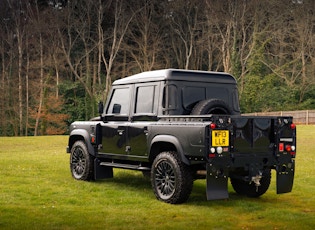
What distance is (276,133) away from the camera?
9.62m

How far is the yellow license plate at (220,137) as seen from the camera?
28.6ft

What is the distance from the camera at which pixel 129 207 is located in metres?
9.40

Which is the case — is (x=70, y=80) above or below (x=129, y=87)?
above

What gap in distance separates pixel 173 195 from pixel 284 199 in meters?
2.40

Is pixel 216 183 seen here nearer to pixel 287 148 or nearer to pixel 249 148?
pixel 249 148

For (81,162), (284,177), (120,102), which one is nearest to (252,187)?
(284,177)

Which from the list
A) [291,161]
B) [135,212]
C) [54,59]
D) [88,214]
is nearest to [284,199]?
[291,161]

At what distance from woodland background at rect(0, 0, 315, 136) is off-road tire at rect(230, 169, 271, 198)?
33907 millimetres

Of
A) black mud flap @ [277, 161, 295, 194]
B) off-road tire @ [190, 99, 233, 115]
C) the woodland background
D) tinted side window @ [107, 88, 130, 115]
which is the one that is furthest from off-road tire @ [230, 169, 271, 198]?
--
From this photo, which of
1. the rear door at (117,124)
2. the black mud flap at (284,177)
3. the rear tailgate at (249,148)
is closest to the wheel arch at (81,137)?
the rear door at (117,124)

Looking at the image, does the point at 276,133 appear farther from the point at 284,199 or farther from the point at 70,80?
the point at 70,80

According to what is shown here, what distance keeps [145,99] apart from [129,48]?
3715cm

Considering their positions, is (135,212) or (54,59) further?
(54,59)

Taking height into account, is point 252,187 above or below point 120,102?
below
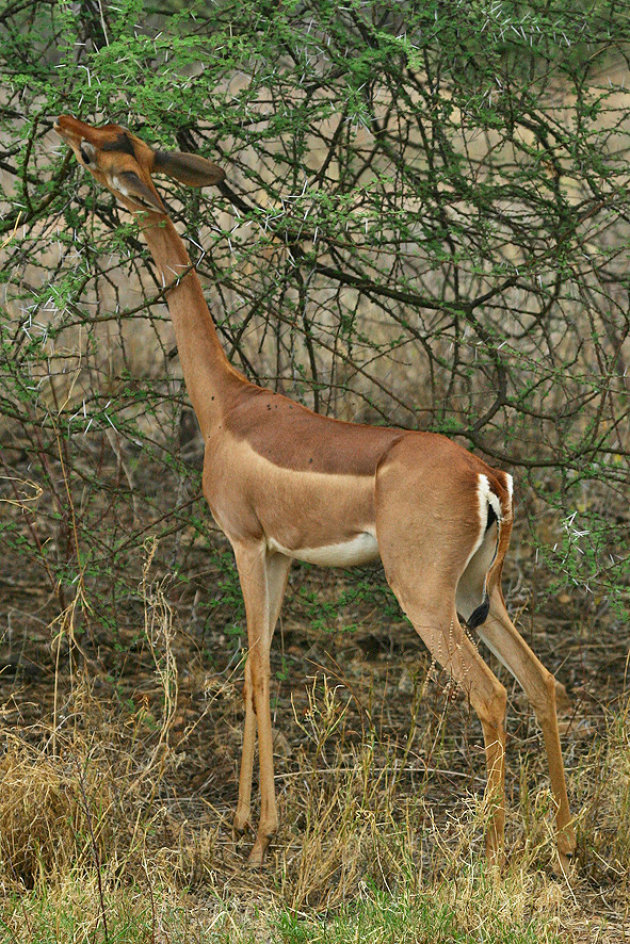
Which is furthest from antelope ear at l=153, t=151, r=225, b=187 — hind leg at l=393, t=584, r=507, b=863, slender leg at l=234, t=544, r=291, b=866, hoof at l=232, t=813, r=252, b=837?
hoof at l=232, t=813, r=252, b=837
==
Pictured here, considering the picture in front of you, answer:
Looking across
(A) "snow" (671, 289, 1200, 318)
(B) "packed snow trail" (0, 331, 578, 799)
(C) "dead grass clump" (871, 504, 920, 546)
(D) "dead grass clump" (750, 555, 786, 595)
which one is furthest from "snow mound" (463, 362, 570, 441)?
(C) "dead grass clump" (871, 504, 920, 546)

**What the exercise asks**.
Gather every line of the records above that contains the string "hoof", and list each one in full. Case matters.

**The reply**.
Which is furthest from antelope ear at l=153, t=151, r=225, b=187 — hind leg at l=393, t=584, r=507, b=863, slender leg at l=234, t=544, r=291, b=866, hoof at l=232, t=813, r=252, b=837?
hoof at l=232, t=813, r=252, b=837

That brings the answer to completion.